Ärgerlich zog die Schwester ein starkes Beruhigungsmittel auf und verabreichte es dem tobenden Patienten. „Sie überschreiten ihre Befugnisse!“ kritisierte einer der Gastärzte stirnrunzelnd diese Tat. „Das geht schon in Ordnung,“ warf schnell der Chefarzt ein, „Gentlemen-Agreement!“ Und er wandte sich wieder dem zusehends ruhiger werdenden Patienten zu. „Ich habe am Strand unsere sämtlichen Endoskope gefunden,“ flüsterte die Schwester dem Chef ins Ohr. „Das ist die neue Frischluftbehandlung, die Hygiene-Fachkraft hat sie entwickelt, macht das Gummi schön geschmeidig!“ entgegnete dieser.
Stirnrunzelnd besah die Schwester sich die traurigen Überreste der wertvollen Endoskope. Sie konnte nicht glauben, was sie da hörte!

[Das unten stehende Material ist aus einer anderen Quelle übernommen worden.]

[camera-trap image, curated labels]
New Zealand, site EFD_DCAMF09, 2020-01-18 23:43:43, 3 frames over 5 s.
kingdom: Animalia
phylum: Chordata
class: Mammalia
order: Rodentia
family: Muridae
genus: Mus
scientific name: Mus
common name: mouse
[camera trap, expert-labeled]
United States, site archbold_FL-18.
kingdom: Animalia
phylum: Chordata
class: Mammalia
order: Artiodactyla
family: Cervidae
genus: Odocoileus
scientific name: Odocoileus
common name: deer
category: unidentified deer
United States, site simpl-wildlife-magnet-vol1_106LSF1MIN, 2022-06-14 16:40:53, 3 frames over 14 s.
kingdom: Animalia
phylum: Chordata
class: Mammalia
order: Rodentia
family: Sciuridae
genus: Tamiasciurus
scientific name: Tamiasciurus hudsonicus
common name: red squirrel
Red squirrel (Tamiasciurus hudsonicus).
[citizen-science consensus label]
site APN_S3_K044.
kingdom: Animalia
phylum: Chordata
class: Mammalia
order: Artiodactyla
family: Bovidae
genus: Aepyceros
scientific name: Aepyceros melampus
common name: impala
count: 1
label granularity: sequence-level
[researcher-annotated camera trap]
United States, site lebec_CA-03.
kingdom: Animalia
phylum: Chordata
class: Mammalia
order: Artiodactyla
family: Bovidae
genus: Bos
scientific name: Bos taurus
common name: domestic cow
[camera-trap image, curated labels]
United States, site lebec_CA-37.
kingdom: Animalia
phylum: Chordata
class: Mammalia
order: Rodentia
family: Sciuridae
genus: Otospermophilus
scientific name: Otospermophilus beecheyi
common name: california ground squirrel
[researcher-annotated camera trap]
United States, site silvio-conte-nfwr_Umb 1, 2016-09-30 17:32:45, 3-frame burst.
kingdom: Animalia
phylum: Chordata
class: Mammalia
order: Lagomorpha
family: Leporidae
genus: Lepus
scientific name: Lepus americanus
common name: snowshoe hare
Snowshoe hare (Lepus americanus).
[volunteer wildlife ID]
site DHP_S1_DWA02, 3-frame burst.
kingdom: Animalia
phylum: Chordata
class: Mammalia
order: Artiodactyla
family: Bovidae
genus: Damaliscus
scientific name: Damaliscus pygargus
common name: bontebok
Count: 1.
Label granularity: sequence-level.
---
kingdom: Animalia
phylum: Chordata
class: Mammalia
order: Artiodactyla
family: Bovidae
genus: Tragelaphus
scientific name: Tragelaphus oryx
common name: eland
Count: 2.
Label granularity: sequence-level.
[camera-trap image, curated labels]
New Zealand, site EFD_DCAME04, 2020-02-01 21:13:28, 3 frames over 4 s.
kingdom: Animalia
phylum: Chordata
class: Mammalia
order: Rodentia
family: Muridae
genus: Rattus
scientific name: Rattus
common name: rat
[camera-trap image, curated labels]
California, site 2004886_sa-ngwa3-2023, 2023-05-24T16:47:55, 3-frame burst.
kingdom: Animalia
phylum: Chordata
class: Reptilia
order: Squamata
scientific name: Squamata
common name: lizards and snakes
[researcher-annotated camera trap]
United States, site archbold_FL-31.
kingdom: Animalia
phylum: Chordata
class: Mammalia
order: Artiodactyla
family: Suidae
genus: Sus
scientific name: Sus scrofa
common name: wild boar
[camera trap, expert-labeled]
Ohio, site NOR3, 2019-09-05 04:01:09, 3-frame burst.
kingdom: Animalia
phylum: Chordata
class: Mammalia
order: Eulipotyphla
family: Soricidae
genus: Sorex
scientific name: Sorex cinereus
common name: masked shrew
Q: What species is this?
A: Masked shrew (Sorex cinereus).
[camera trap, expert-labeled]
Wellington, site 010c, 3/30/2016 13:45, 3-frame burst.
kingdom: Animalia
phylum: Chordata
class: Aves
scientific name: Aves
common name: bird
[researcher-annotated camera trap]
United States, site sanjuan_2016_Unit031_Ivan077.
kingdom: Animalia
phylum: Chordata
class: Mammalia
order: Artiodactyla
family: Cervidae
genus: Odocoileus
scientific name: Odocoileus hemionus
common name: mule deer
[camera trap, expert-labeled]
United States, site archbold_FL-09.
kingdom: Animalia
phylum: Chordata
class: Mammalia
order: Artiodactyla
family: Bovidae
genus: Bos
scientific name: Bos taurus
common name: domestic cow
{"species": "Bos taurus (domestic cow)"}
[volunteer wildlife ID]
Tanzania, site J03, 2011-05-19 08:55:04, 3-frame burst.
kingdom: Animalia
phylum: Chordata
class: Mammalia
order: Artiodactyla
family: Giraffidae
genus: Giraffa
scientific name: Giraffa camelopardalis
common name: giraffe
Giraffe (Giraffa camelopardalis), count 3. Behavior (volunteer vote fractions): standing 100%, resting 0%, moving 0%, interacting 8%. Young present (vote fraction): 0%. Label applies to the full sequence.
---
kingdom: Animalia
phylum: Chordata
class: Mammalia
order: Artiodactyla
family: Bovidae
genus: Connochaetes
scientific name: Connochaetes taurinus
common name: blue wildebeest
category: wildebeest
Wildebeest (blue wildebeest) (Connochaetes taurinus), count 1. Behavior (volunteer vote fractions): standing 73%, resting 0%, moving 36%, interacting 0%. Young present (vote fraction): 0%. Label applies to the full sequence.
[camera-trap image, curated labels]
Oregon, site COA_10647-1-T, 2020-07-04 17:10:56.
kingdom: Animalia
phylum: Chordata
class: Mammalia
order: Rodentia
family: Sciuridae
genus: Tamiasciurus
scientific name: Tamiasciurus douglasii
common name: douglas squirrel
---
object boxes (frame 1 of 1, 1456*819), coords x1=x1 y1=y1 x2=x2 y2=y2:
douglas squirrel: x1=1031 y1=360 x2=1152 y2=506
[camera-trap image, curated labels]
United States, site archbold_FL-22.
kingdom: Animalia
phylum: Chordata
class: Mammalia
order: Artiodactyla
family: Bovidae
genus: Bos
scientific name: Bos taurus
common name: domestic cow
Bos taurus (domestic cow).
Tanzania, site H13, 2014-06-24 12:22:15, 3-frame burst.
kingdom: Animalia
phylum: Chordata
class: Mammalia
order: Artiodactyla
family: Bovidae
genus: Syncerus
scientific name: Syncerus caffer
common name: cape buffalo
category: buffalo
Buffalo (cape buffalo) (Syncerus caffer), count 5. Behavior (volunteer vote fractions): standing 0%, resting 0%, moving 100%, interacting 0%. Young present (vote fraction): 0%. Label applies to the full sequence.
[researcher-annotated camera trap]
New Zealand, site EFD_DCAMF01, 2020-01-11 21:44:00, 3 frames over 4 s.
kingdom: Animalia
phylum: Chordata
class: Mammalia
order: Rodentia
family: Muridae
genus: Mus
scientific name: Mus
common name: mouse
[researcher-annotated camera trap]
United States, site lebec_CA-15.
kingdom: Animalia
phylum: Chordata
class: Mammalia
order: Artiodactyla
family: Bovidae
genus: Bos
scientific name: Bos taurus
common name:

Mittlerweile war man mit der Spiegelung fertig, drückte ihr das schmutzige Endoskop in die Hand und das Ärztetrio wandte sich zum Gehen. „Halt!“ schrie die Schwester, „ was ist mit der Magenbluterin im Nebenraum? Sie hat mindestens einen Liter Blut verloren. Ist Kreuzblut abgenommen? Sind Konserven bestellt? Wir müssen da doch sofort unterspritzen oder clippen!“
„Dazu ist jetzt nicht der richtige Zeitpunkt,“ murmelte der Japaner. Und der zweite Fremdarzt sagte: „Sie ist nicht privat versichert! Und es war auch kein Arbeitsunfall! Hat also keinen Anspruch auf besondere Heilbehandlung. Soll zum Hausarzt gehen.“ Und sie wandten sich abermals zur Tür. In Panik stürzte die Schwester an ihnen vorbei, und blockierte den Ausgang. „Das kann ja wohl nicht ihr Ernst sein!“ schrie sie, und ihre Stimme kippte über vor Empörung.
„Doch, meine Dame, §15 Absatz 12b. Wenn sie uns nun bitte entschuldigen würden?“ Widerwillig ließ die Schwester sich zur Seite schieben und die halbnackten Ärzte verließen den Raum.
Mit vor Angst weit aufgerissenen Augen sah sie zu der jungen Frau, die ein merkwürdiges Gurgeln von sich gab. Voller Entsetzen sah sie, wie das Blut aus ihrem Mund hervorsprudelte, einem Springbrunnen gleich, und zu beiden Seiten des Gesichts, das jetzt wächsern aussah, herabfloss und auf den Boden tropfte. Sie hörte die klatschenden Tropfen, patsch, patsch, patsch – und dann realisierte sie, dass es ihr Hund war, der an der Terrassentür kratzte, weil es Morgen war und er heraus wollte, sich zu erleichtern.